— start Supplied text —
SoCalGas asked the commission only for a memorandum account to keep track of expenses, for possible cost recovery later, as it pursues early-stage research and development. It requested that the CPUC approve the account by July. But it said the proposal was significant enough, “given the innovation and broad environmental benefits … [that] SoCalGas believes it important to provide the commission and the public with information about the project and its context in this first filing.”

“In one or more subsequent filings, SoCalGas expects to seek commission approval of the project and recovery of just and reasonable costs incurred,” it said.

SoCalGas is the largest gas utility in the U.S., with 5.8 million customer accounts and more than $3.6 billion in sales in 2020, according to the American Gas Association.

Hydrogen Hub

The application added to the focus on Los Angeles as a center of green hydrogen development.
— end Supplied text —
— start Supplied records —
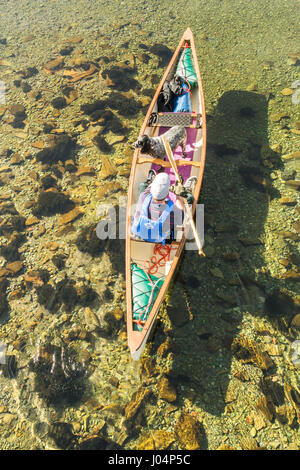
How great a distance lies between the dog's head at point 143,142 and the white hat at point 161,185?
1705 millimetres

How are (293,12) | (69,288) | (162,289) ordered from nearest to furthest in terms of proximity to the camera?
(162,289) → (69,288) → (293,12)

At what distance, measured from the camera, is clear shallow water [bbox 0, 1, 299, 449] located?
24.5 feet

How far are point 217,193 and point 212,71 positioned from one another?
7.14 m

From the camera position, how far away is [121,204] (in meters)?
11.0

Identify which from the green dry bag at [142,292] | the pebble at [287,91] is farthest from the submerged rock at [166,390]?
the pebble at [287,91]

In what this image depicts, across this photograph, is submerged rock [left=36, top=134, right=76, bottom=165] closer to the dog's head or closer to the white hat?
the dog's head

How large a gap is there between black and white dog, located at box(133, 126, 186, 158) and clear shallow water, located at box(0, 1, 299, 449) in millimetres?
2204

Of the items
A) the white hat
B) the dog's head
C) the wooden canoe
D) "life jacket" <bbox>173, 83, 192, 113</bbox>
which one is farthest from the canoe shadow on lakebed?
the dog's head

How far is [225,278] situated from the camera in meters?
9.16

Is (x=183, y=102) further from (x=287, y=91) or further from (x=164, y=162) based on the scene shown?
(x=287, y=91)

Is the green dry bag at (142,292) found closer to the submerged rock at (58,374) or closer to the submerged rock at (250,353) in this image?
the submerged rock at (58,374)

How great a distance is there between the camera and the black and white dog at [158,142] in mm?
8216
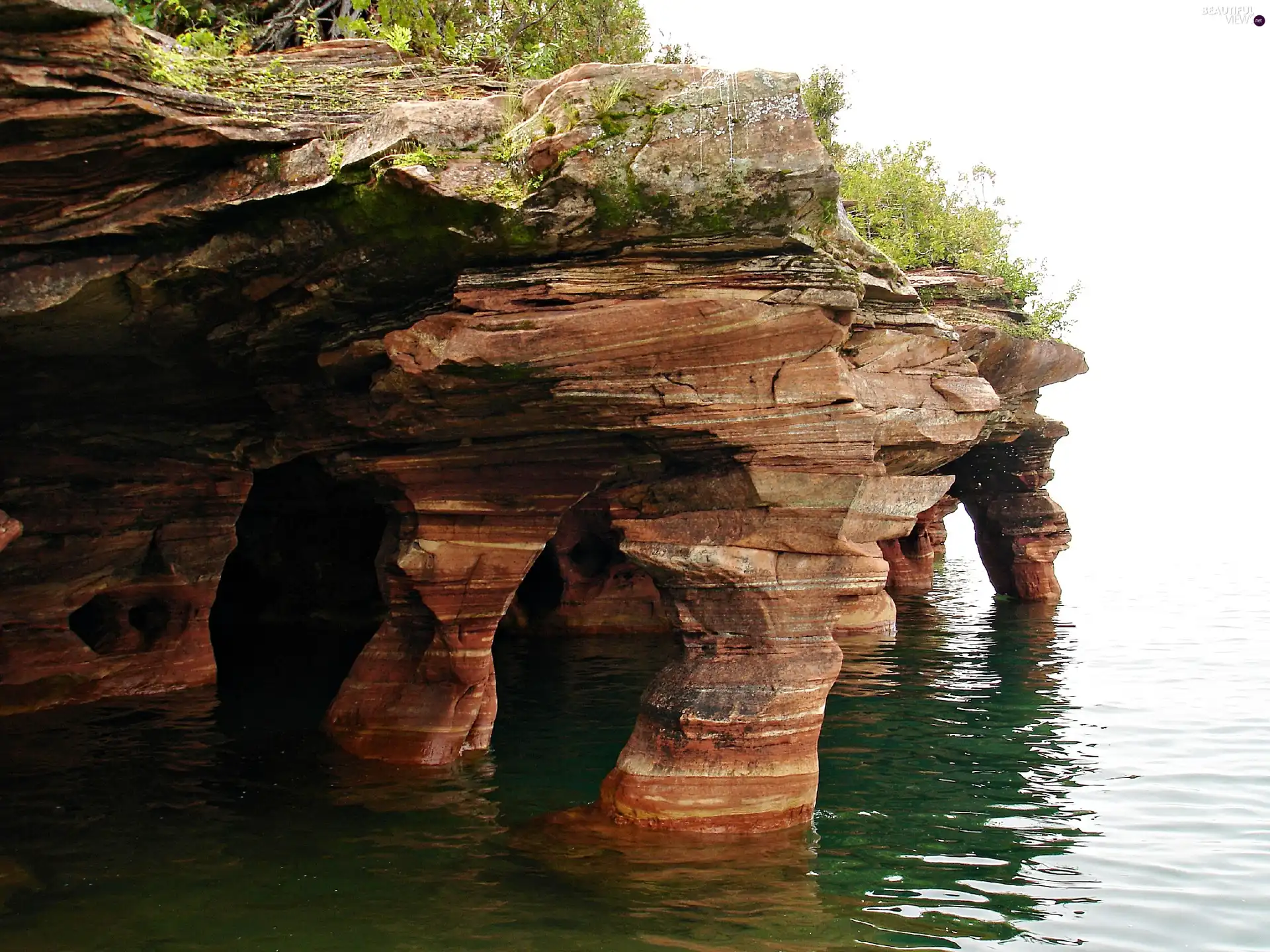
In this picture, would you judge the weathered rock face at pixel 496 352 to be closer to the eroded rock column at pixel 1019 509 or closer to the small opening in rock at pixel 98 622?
the small opening in rock at pixel 98 622

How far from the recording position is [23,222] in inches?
383

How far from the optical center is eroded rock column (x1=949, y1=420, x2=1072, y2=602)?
2775 centimetres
— end Supplied records —
## Required work
Do these statements agree with the SoCalGas text? For each, answer yes or no and quote the words from the text that decide it.
1. SoCalGas asked the CPUC to approve the account by July.
2. In this first filing, SoCalGas sought commission approval of the project itself.
3. SoCalGas had more than $3.6 billion in sales in 2020, according to the American Gas Association.

## Written answer
1. Yes: "It requested that the CPUC approve the account by July."
2. No: "SoCalGas asked the commission only for a memorandum account to keep track of expenses" and "In one or more subsequent filings, SoCalGas expects to seek commission approval of the project"
3. Yes: "more than $3.6 billion in sales in 2020, according to the American Gas Association."